I then introduced students to the concept of an “aesthetic experience” as it is viewed in the field of philosophy, which is:

  • an experience qualitatively different from everyday experience, an exceptional state of mind
  • fascination with an aesthetic object that elicits high arousal and attention
  • a strong feeling of unity with an aesthetic artifact

An aesthetic experience can also be transcendent, which some psychologists describe as an experience in which one’s sense of self fades away leading to a feeling of connection to something broader (nature, humanity, one’s creator, etc.).

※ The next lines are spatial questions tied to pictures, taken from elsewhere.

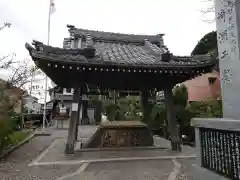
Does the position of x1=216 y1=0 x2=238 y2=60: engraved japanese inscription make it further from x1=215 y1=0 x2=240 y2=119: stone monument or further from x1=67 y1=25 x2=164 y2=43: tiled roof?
x1=67 y1=25 x2=164 y2=43: tiled roof

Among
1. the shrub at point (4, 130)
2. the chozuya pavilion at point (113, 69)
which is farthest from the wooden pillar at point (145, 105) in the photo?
the shrub at point (4, 130)


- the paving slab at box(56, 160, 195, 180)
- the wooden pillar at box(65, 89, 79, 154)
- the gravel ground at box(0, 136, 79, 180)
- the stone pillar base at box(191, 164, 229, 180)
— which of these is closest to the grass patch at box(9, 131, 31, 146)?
the gravel ground at box(0, 136, 79, 180)

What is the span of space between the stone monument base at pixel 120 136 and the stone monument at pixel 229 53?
19.0 ft

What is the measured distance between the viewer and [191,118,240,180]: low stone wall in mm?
3916

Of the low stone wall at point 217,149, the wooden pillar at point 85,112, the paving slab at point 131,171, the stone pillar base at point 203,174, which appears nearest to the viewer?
the low stone wall at point 217,149

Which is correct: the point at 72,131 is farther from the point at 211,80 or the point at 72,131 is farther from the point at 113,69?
the point at 211,80

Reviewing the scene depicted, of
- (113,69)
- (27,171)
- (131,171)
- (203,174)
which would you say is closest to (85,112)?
(113,69)

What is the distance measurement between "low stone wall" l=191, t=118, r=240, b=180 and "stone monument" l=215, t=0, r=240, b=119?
0.60 metres

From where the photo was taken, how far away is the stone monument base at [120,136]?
1004 centimetres

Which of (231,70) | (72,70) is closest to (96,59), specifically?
(72,70)

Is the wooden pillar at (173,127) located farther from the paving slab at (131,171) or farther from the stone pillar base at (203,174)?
the stone pillar base at (203,174)

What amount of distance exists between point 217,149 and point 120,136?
624 centimetres

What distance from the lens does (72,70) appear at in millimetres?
8531

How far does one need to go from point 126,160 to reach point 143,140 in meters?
2.63
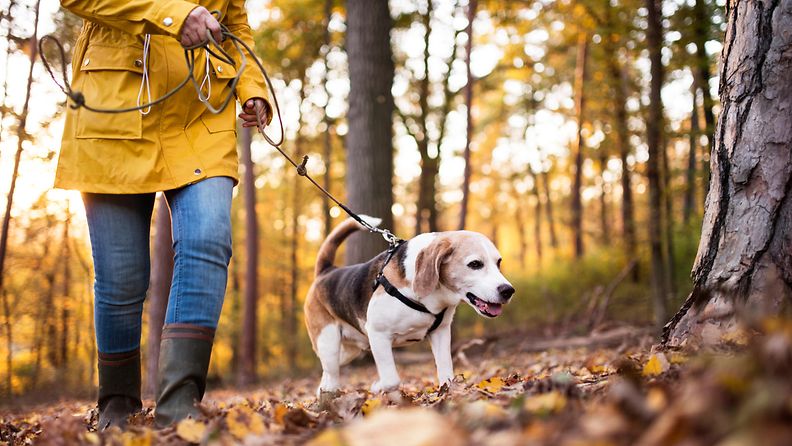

I asked students if they could relate to having had an “aesthetic experience” in the past, even if they hadn’t called it that, such as listening to a song and feeling a deep sense of connection or viewing some natural landscape and feeling transported beyond oneself in an inexplicable way.  In response I saw an agglomeration of heads nodding almost imperceptibly, perhaps more as involuntary bodily remembrances of such experiences rather than in response to my inquiry.

So the class experiment was, can we watch the video performance, keeping in mind the larger history we had discussed about slavery, emancipation, and the history of tap dance and see if we could have an aesthetic or transcendent experience?  Could we consider how Savion Glover might be using his body both as a musical/artistic instrument and as a surrogate for someone more than a century before him who wrestled with how and whether to keep going despite the agony of unspeakable indignities such as family separation, brutality, and injustice?  Can we follow his movements in the performance and look for potential embodiments of sorrow and joy, frustration and hope?  Can we see or even feel how Savion Glover describes dance as both a cry and a celebration?  And through that, can we consider how tap dance in the nineteenth century might not only have been an expression of emotional states, but also as an actual method of survival, a tool for deciding to live another day amidst an ocean of uncertainty, a physical embodiment of anger and grief, as well as hope and joy under the weight of many sorrows?  Instead of solely thinking historically, could we feel the history?  And could we do so through focusing intently on the aesthetic performance itself?  With tap dance absent an external music source, the body essentially creates the music through the rhythmic steps that the body simultaneously dances to.  It is a beautiful circuitry, and one that mirrors self-determination and self-sufficiency, that one can dance to the sounds originating from the dance itself.

Perhaps you can watch the video as well with an eye towards having an aesthetic experience (in the philosophical sense). Notice any physiological or affective changes in your own body in reaction to Glover’s emotive performance.  And if you feel some changes or experience transcendence or an aesthetic experience, can it be considered historical pedagogy?  Can emotional transcendence actually teach history?